## Provided text
(begin)
Life-Changing Experiences

This past summer, Heather completed a fellowship with The Olga Lengyel Institute for Holocaust Studies and Human Rights. What she learned there piqued her interest in studying the Rwandan genocide.

“Several people in my group had gone on a trip to Rwanda,” she said. “The people that went were like, ‘You have to go – it will change your life.’”

Heather said that she already felt a connection to the plight of African children after adopting their two from Liberia in 2007.

“They had a civil war, that’s how our kids were orphaned,” she said. “I know that Liberia changed how I looked at the world, too – and many of the issues that I saw in Liberia I see on the reservation, too, with poverty.” 

The idea of returning to a war-torn country halfway around the world seemed out of reach for the Pasquinellis.

Then a colleague told them about Fund For Teachers, a nonprofit that issues grants to educators who wish to extend their own knowledge to share experiences with students.

  • The beautiful and lush jungles of Rwanda are home to gorillas and other wildlife. A pair of Wind River Indian Reservation teachers will travel there in July to study the country's 1994 genocide that left nearly 800,000 people dead.
    The beautiful and lush jungles of Rwanda are home to gorillas and other wildlife. A pair of Wind River Indian Reservation teachers will travel there in July to study the country's 1994 genocide that left nearly 800,000 people dead. (Photo Courtesy Patrick and Heather Pasquinelli)
  • Memorial to the 100-day genocide in 1994 that killed nearly 800,000 people in Rwanda.
(end)
Rewrite the Rwanda trip passage from "The idea of" up to and including "experiences with students.", putting "friend" in place of "colleague".

## Recorded data
(begin)
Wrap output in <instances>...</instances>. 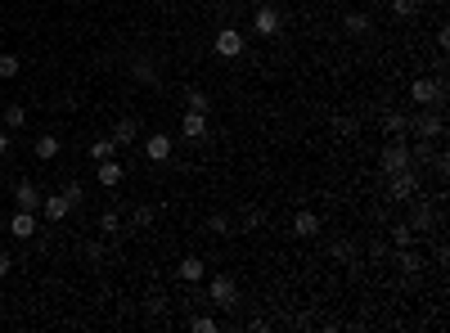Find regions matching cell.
I'll return each instance as SVG.
<instances>
[{
	"label": "cell",
	"mask_w": 450,
	"mask_h": 333,
	"mask_svg": "<svg viewBox=\"0 0 450 333\" xmlns=\"http://www.w3.org/2000/svg\"><path fill=\"white\" fill-rule=\"evenodd\" d=\"M0 122H5V131H23V127H28V108H23V104H9L5 113H0Z\"/></svg>",
	"instance_id": "cell-15"
},
{
	"label": "cell",
	"mask_w": 450,
	"mask_h": 333,
	"mask_svg": "<svg viewBox=\"0 0 450 333\" xmlns=\"http://www.w3.org/2000/svg\"><path fill=\"white\" fill-rule=\"evenodd\" d=\"M415 131H419V140H423V135H428V140H437V135H442V117H419Z\"/></svg>",
	"instance_id": "cell-21"
},
{
	"label": "cell",
	"mask_w": 450,
	"mask_h": 333,
	"mask_svg": "<svg viewBox=\"0 0 450 333\" xmlns=\"http://www.w3.org/2000/svg\"><path fill=\"white\" fill-rule=\"evenodd\" d=\"M32 153L41 158V163H50V158H59V140H54V135H41V140L32 144Z\"/></svg>",
	"instance_id": "cell-17"
},
{
	"label": "cell",
	"mask_w": 450,
	"mask_h": 333,
	"mask_svg": "<svg viewBox=\"0 0 450 333\" xmlns=\"http://www.w3.org/2000/svg\"><path fill=\"white\" fill-rule=\"evenodd\" d=\"M383 131H387V135H405V131H410V117H405V113H387V117H383Z\"/></svg>",
	"instance_id": "cell-19"
},
{
	"label": "cell",
	"mask_w": 450,
	"mask_h": 333,
	"mask_svg": "<svg viewBox=\"0 0 450 333\" xmlns=\"http://www.w3.org/2000/svg\"><path fill=\"white\" fill-rule=\"evenodd\" d=\"M189 108H194V113H212V100L203 90H189Z\"/></svg>",
	"instance_id": "cell-23"
},
{
	"label": "cell",
	"mask_w": 450,
	"mask_h": 333,
	"mask_svg": "<svg viewBox=\"0 0 450 333\" xmlns=\"http://www.w3.org/2000/svg\"><path fill=\"white\" fill-rule=\"evenodd\" d=\"M180 279H185V284H203V279H208L203 257H185V262H180Z\"/></svg>",
	"instance_id": "cell-14"
},
{
	"label": "cell",
	"mask_w": 450,
	"mask_h": 333,
	"mask_svg": "<svg viewBox=\"0 0 450 333\" xmlns=\"http://www.w3.org/2000/svg\"><path fill=\"white\" fill-rule=\"evenodd\" d=\"M100 230L113 234V230H117V212H104V216H100Z\"/></svg>",
	"instance_id": "cell-27"
},
{
	"label": "cell",
	"mask_w": 450,
	"mask_h": 333,
	"mask_svg": "<svg viewBox=\"0 0 450 333\" xmlns=\"http://www.w3.org/2000/svg\"><path fill=\"white\" fill-rule=\"evenodd\" d=\"M180 131H185L189 140H203V135H208V113H194L189 108V113L180 117Z\"/></svg>",
	"instance_id": "cell-12"
},
{
	"label": "cell",
	"mask_w": 450,
	"mask_h": 333,
	"mask_svg": "<svg viewBox=\"0 0 450 333\" xmlns=\"http://www.w3.org/2000/svg\"><path fill=\"white\" fill-rule=\"evenodd\" d=\"M212 50H216V59H239L243 54V32L239 28H221L216 41H212Z\"/></svg>",
	"instance_id": "cell-3"
},
{
	"label": "cell",
	"mask_w": 450,
	"mask_h": 333,
	"mask_svg": "<svg viewBox=\"0 0 450 333\" xmlns=\"http://www.w3.org/2000/svg\"><path fill=\"white\" fill-rule=\"evenodd\" d=\"M18 68H23V59H18V54H0V81H14V77H18Z\"/></svg>",
	"instance_id": "cell-20"
},
{
	"label": "cell",
	"mask_w": 450,
	"mask_h": 333,
	"mask_svg": "<svg viewBox=\"0 0 450 333\" xmlns=\"http://www.w3.org/2000/svg\"><path fill=\"white\" fill-rule=\"evenodd\" d=\"M252 28H257V36H275V32H279V9L261 5L257 14H252Z\"/></svg>",
	"instance_id": "cell-11"
},
{
	"label": "cell",
	"mask_w": 450,
	"mask_h": 333,
	"mask_svg": "<svg viewBox=\"0 0 450 333\" xmlns=\"http://www.w3.org/2000/svg\"><path fill=\"white\" fill-rule=\"evenodd\" d=\"M41 212H45V221H64L72 212V199L68 194H41Z\"/></svg>",
	"instance_id": "cell-6"
},
{
	"label": "cell",
	"mask_w": 450,
	"mask_h": 333,
	"mask_svg": "<svg viewBox=\"0 0 450 333\" xmlns=\"http://www.w3.org/2000/svg\"><path fill=\"white\" fill-rule=\"evenodd\" d=\"M415 9H419V0H392V14L396 18H410Z\"/></svg>",
	"instance_id": "cell-25"
},
{
	"label": "cell",
	"mask_w": 450,
	"mask_h": 333,
	"mask_svg": "<svg viewBox=\"0 0 450 333\" xmlns=\"http://www.w3.org/2000/svg\"><path fill=\"white\" fill-rule=\"evenodd\" d=\"M208 298L221 306V311H230V306L239 302V284H235V275H216V279L208 284Z\"/></svg>",
	"instance_id": "cell-2"
},
{
	"label": "cell",
	"mask_w": 450,
	"mask_h": 333,
	"mask_svg": "<svg viewBox=\"0 0 450 333\" xmlns=\"http://www.w3.org/2000/svg\"><path fill=\"white\" fill-rule=\"evenodd\" d=\"M208 230H212V234H230V221L216 212V216H208Z\"/></svg>",
	"instance_id": "cell-26"
},
{
	"label": "cell",
	"mask_w": 450,
	"mask_h": 333,
	"mask_svg": "<svg viewBox=\"0 0 450 333\" xmlns=\"http://www.w3.org/2000/svg\"><path fill=\"white\" fill-rule=\"evenodd\" d=\"M113 153H117V140H113V135H100V140L90 144V158H95V163H104V158H113Z\"/></svg>",
	"instance_id": "cell-18"
},
{
	"label": "cell",
	"mask_w": 450,
	"mask_h": 333,
	"mask_svg": "<svg viewBox=\"0 0 450 333\" xmlns=\"http://www.w3.org/2000/svg\"><path fill=\"white\" fill-rule=\"evenodd\" d=\"M9 270H14V257H9V252H0V275H9Z\"/></svg>",
	"instance_id": "cell-30"
},
{
	"label": "cell",
	"mask_w": 450,
	"mask_h": 333,
	"mask_svg": "<svg viewBox=\"0 0 450 333\" xmlns=\"http://www.w3.org/2000/svg\"><path fill=\"white\" fill-rule=\"evenodd\" d=\"M293 234H297V239H315V234H320V216H315V212H297L293 216Z\"/></svg>",
	"instance_id": "cell-13"
},
{
	"label": "cell",
	"mask_w": 450,
	"mask_h": 333,
	"mask_svg": "<svg viewBox=\"0 0 450 333\" xmlns=\"http://www.w3.org/2000/svg\"><path fill=\"white\" fill-rule=\"evenodd\" d=\"M9 153V131H0V158Z\"/></svg>",
	"instance_id": "cell-31"
},
{
	"label": "cell",
	"mask_w": 450,
	"mask_h": 333,
	"mask_svg": "<svg viewBox=\"0 0 450 333\" xmlns=\"http://www.w3.org/2000/svg\"><path fill=\"white\" fill-rule=\"evenodd\" d=\"M14 203L23 207V212H36V207H41V189H36L32 180H18L14 185Z\"/></svg>",
	"instance_id": "cell-9"
},
{
	"label": "cell",
	"mask_w": 450,
	"mask_h": 333,
	"mask_svg": "<svg viewBox=\"0 0 450 333\" xmlns=\"http://www.w3.org/2000/svg\"><path fill=\"white\" fill-rule=\"evenodd\" d=\"M396 243H401V248H410V243H415V234H410V226H401V230H396Z\"/></svg>",
	"instance_id": "cell-29"
},
{
	"label": "cell",
	"mask_w": 450,
	"mask_h": 333,
	"mask_svg": "<svg viewBox=\"0 0 450 333\" xmlns=\"http://www.w3.org/2000/svg\"><path fill=\"white\" fill-rule=\"evenodd\" d=\"M0 234H5V216H0Z\"/></svg>",
	"instance_id": "cell-32"
},
{
	"label": "cell",
	"mask_w": 450,
	"mask_h": 333,
	"mask_svg": "<svg viewBox=\"0 0 450 333\" xmlns=\"http://www.w3.org/2000/svg\"><path fill=\"white\" fill-rule=\"evenodd\" d=\"M136 77H140L144 86H153V68H149V64H136Z\"/></svg>",
	"instance_id": "cell-28"
},
{
	"label": "cell",
	"mask_w": 450,
	"mask_h": 333,
	"mask_svg": "<svg viewBox=\"0 0 450 333\" xmlns=\"http://www.w3.org/2000/svg\"><path fill=\"white\" fill-rule=\"evenodd\" d=\"M162 5H167V0H162Z\"/></svg>",
	"instance_id": "cell-33"
},
{
	"label": "cell",
	"mask_w": 450,
	"mask_h": 333,
	"mask_svg": "<svg viewBox=\"0 0 450 333\" xmlns=\"http://www.w3.org/2000/svg\"><path fill=\"white\" fill-rule=\"evenodd\" d=\"M387 180H392V185H387V194H392L396 203H405L410 194H415V185H419L415 176H410V167H405V171H396V176H387Z\"/></svg>",
	"instance_id": "cell-8"
},
{
	"label": "cell",
	"mask_w": 450,
	"mask_h": 333,
	"mask_svg": "<svg viewBox=\"0 0 450 333\" xmlns=\"http://www.w3.org/2000/svg\"><path fill=\"white\" fill-rule=\"evenodd\" d=\"M343 28H347L351 36H365V32H369V14H347Z\"/></svg>",
	"instance_id": "cell-22"
},
{
	"label": "cell",
	"mask_w": 450,
	"mask_h": 333,
	"mask_svg": "<svg viewBox=\"0 0 450 333\" xmlns=\"http://www.w3.org/2000/svg\"><path fill=\"white\" fill-rule=\"evenodd\" d=\"M5 230L14 234V239H32V234H36V212H23V207H18V212L5 221Z\"/></svg>",
	"instance_id": "cell-7"
},
{
	"label": "cell",
	"mask_w": 450,
	"mask_h": 333,
	"mask_svg": "<svg viewBox=\"0 0 450 333\" xmlns=\"http://www.w3.org/2000/svg\"><path fill=\"white\" fill-rule=\"evenodd\" d=\"M95 176H100L104 189H117V185H122V163H117V158H104V163H95Z\"/></svg>",
	"instance_id": "cell-10"
},
{
	"label": "cell",
	"mask_w": 450,
	"mask_h": 333,
	"mask_svg": "<svg viewBox=\"0 0 450 333\" xmlns=\"http://www.w3.org/2000/svg\"><path fill=\"white\" fill-rule=\"evenodd\" d=\"M144 158H149V163H172V135H149V140H144Z\"/></svg>",
	"instance_id": "cell-5"
},
{
	"label": "cell",
	"mask_w": 450,
	"mask_h": 333,
	"mask_svg": "<svg viewBox=\"0 0 450 333\" xmlns=\"http://www.w3.org/2000/svg\"><path fill=\"white\" fill-rule=\"evenodd\" d=\"M410 100H415V104H442V81H437V77H419L415 86H410Z\"/></svg>",
	"instance_id": "cell-4"
},
{
	"label": "cell",
	"mask_w": 450,
	"mask_h": 333,
	"mask_svg": "<svg viewBox=\"0 0 450 333\" xmlns=\"http://www.w3.org/2000/svg\"><path fill=\"white\" fill-rule=\"evenodd\" d=\"M136 131H140V122L117 117V122H113V140H117V149H122V144H131V140H136Z\"/></svg>",
	"instance_id": "cell-16"
},
{
	"label": "cell",
	"mask_w": 450,
	"mask_h": 333,
	"mask_svg": "<svg viewBox=\"0 0 450 333\" xmlns=\"http://www.w3.org/2000/svg\"><path fill=\"white\" fill-rule=\"evenodd\" d=\"M189 329H194V333H216V320H212V315H194Z\"/></svg>",
	"instance_id": "cell-24"
},
{
	"label": "cell",
	"mask_w": 450,
	"mask_h": 333,
	"mask_svg": "<svg viewBox=\"0 0 450 333\" xmlns=\"http://www.w3.org/2000/svg\"><path fill=\"white\" fill-rule=\"evenodd\" d=\"M415 158H410V144L401 140V135H392V144L383 149V176H396V171H405Z\"/></svg>",
	"instance_id": "cell-1"
}]
</instances>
(end)
## Result of the task
The idea of returning to a war-torn country halfway around the world seemed out of reach for the Pasquinellis.

Then a friend told them about Fund For Teachers, a nonprofit that issues grants to educators who wish to extend their own knowledge to share experiences with students.